Set down, word for word, the lines from the one holding "With this image in view, out of" to the final line, both included, and skip the pictures.

§

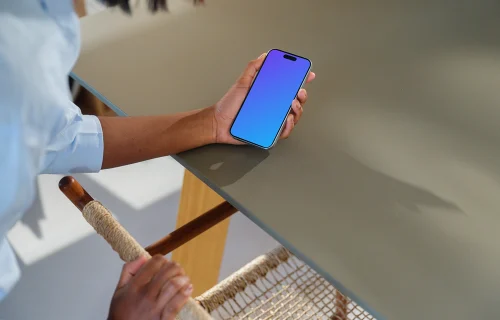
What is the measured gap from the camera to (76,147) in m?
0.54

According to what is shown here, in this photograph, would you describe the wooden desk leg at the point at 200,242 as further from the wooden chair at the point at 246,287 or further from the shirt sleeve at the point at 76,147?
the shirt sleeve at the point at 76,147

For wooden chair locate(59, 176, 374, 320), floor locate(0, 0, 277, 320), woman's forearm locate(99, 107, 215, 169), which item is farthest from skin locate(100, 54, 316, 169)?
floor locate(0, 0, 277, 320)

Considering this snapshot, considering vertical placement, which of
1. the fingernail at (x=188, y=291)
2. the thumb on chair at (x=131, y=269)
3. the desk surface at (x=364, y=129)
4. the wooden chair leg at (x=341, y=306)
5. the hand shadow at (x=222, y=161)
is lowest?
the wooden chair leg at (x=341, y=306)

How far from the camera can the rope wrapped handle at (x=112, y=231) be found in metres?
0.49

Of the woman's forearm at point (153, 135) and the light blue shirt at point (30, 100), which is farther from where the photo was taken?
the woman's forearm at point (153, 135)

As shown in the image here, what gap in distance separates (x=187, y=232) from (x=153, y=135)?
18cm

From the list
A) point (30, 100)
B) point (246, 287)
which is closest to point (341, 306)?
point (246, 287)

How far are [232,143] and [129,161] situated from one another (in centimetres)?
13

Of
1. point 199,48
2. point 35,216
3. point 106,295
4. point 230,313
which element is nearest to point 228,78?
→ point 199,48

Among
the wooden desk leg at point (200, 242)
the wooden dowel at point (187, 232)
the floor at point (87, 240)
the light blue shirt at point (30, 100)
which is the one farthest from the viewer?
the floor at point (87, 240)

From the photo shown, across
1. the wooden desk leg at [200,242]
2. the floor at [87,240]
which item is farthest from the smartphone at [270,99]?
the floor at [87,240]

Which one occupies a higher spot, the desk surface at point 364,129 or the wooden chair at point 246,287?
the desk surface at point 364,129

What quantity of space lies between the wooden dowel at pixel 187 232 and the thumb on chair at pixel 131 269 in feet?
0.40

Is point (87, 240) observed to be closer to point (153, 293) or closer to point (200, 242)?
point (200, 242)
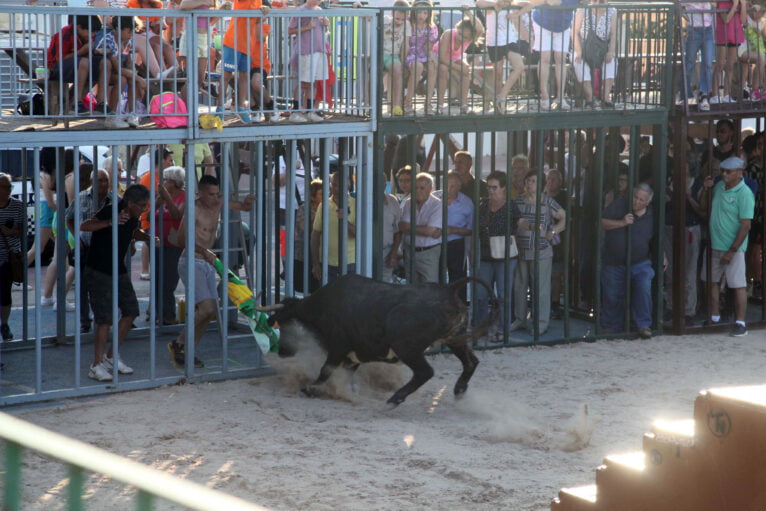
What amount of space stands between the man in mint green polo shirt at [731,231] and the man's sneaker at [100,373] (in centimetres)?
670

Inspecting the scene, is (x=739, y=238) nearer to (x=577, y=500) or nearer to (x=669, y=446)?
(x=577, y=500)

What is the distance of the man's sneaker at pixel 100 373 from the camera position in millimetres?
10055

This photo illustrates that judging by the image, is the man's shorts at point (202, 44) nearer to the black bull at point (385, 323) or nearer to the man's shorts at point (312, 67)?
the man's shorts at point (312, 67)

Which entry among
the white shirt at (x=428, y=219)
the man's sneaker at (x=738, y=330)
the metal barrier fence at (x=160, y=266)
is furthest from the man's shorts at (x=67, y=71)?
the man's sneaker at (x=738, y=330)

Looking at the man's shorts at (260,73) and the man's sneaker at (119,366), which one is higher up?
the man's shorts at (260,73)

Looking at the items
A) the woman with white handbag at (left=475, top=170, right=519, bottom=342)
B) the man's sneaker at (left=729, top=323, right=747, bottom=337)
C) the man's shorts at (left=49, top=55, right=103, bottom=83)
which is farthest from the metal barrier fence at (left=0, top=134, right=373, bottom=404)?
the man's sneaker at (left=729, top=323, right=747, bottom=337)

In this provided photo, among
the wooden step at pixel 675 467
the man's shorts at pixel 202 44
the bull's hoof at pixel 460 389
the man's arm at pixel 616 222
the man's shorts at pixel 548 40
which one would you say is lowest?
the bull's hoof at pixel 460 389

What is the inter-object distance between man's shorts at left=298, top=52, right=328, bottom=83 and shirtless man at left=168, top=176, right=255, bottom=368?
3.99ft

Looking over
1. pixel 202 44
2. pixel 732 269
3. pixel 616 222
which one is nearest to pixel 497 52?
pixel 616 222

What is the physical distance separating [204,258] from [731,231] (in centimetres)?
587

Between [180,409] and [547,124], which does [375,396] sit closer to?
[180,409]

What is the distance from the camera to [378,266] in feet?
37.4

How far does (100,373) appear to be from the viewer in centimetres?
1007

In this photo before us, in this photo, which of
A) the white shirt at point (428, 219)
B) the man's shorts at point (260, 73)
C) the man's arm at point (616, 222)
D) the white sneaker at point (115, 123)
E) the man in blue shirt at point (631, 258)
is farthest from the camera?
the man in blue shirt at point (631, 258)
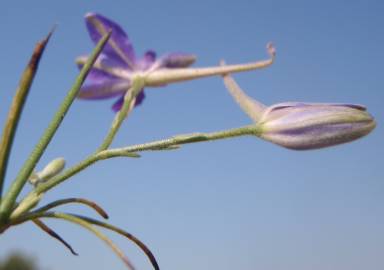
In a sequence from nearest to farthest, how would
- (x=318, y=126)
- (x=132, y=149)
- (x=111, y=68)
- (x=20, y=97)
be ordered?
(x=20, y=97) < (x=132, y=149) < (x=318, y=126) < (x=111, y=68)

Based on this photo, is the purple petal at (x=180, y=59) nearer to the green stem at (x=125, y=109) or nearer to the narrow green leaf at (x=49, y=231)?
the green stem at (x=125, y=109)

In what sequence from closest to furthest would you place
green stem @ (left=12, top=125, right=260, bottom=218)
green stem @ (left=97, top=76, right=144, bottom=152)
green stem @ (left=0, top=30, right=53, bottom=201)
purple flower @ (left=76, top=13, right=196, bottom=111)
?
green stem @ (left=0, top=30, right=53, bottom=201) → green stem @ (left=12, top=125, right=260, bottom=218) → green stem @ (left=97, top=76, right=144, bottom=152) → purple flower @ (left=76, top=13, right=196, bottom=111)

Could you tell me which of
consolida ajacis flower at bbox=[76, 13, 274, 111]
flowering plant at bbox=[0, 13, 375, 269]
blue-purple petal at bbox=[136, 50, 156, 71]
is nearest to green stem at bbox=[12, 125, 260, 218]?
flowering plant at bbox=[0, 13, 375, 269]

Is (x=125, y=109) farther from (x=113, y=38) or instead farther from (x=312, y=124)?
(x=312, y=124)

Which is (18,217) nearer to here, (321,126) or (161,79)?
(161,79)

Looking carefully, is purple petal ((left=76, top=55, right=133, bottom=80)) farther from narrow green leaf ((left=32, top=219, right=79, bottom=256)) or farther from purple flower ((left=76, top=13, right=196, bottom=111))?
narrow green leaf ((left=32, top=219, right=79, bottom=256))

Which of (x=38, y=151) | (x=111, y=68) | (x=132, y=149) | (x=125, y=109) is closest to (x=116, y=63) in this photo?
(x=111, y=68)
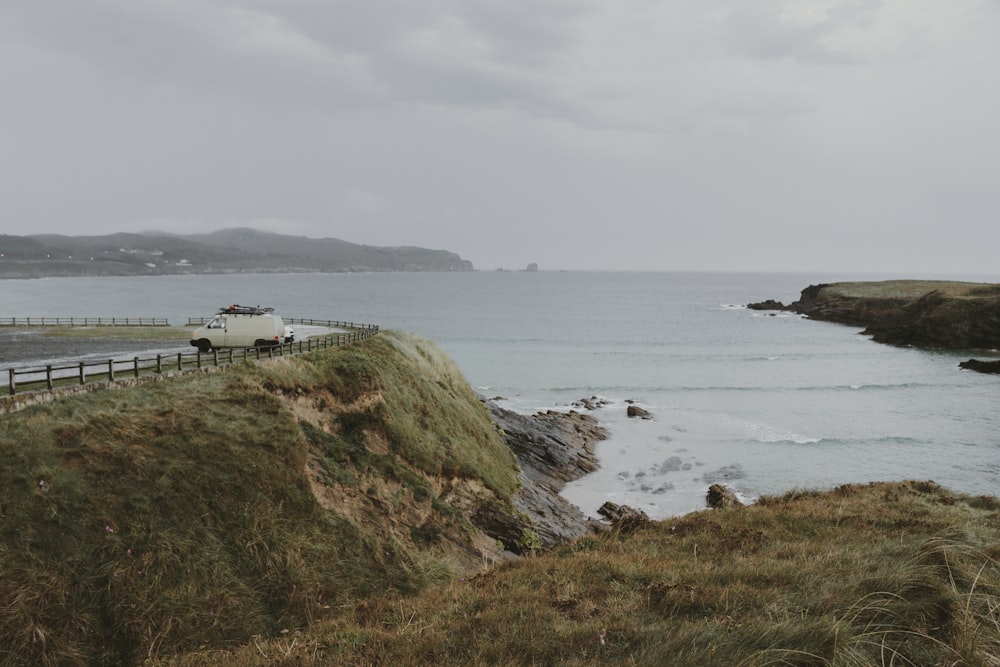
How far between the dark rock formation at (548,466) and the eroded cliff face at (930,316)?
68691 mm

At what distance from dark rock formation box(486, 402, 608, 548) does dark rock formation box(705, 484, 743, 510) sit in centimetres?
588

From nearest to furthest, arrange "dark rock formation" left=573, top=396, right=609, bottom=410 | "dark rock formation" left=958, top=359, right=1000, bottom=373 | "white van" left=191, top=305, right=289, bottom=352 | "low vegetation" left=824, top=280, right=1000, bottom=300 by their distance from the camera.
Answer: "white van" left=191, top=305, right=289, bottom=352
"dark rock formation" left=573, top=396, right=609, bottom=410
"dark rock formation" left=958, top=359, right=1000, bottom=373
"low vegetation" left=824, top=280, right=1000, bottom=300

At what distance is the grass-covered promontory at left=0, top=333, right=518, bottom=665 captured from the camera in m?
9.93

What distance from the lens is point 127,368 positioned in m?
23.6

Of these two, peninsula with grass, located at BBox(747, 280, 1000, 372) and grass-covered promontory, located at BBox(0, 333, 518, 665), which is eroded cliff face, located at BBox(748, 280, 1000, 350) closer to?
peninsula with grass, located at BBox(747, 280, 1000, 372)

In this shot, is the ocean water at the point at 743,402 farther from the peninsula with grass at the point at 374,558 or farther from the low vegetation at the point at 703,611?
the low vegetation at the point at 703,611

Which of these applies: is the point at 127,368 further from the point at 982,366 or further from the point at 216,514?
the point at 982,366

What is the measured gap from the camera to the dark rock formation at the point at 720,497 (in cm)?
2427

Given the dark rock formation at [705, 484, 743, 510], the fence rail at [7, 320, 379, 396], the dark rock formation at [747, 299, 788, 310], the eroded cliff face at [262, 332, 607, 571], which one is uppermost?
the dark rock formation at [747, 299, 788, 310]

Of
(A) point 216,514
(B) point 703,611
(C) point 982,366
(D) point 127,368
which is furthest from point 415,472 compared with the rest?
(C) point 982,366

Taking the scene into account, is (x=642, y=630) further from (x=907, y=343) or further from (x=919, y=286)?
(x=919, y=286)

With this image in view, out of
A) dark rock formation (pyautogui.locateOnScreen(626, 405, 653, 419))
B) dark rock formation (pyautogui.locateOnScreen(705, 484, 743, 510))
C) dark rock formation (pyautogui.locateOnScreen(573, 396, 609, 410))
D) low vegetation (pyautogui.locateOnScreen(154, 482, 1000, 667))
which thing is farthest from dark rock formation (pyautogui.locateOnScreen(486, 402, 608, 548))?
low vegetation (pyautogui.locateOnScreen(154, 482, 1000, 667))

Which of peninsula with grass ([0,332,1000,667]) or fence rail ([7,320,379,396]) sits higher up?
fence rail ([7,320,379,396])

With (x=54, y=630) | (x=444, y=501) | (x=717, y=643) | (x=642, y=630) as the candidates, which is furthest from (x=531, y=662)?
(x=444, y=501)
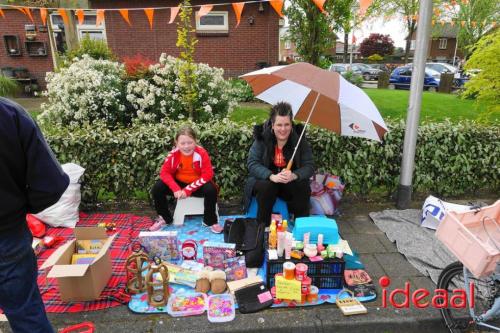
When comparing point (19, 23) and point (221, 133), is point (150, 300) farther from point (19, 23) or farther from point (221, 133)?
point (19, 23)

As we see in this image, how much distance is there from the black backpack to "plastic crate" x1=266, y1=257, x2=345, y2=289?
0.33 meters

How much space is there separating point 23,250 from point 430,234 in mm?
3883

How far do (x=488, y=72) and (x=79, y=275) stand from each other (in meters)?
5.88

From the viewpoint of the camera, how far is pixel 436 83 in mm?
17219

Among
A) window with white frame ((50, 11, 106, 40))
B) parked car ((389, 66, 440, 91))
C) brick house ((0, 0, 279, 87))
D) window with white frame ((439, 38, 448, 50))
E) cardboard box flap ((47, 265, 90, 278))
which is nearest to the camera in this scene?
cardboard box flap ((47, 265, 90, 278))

§

__CORRECT RESULT__:
With this image in view, out of
A) dark rock formation (pyautogui.locateOnScreen(626, 405, 653, 419))
B) dark rock formation (pyautogui.locateOnScreen(705, 484, 743, 510))
C) dark rock formation (pyautogui.locateOnScreen(573, 396, 609, 410))
D) low vegetation (pyautogui.locateOnScreen(154, 482, 1000, 667))
which thing is farthest from dark rock formation (pyautogui.locateOnScreen(486, 402, 608, 548))?
low vegetation (pyautogui.locateOnScreen(154, 482, 1000, 667))

Which of peninsula with grass ([0,332,1000,667]) or fence rail ([7,320,379,396]) sits higher up?
fence rail ([7,320,379,396])

With (x=54, y=630) | (x=444, y=501) | (x=717, y=643) | (x=642, y=630) as the candidates, which is furthest from (x=531, y=662)?
(x=444, y=501)
When comparing point (19, 23) and point (221, 133), is point (150, 300) farther from point (19, 23) or farther from point (221, 133)?
point (19, 23)

As we see in this image, how much distance is there from the black backpack to "plastic crate" x1=266, y1=257, x2=345, y2=289?
0.33 meters

How much space is there separating point 23,250 from point 430,234 in mm?
3883

How far do (x=488, y=72) and (x=79, y=275) stand from each other (in meters)?
5.88

From the viewpoint of the camera, how far is pixel 436 83 in mm?
17219

Among
A) window with white frame ((50, 11, 106, 40))
B) parked car ((389, 66, 440, 91))
C) brick house ((0, 0, 279, 87))
D) window with white frame ((439, 38, 448, 50))
E) cardboard box flap ((47, 265, 90, 278))
which is nearest to the camera in this scene?
cardboard box flap ((47, 265, 90, 278))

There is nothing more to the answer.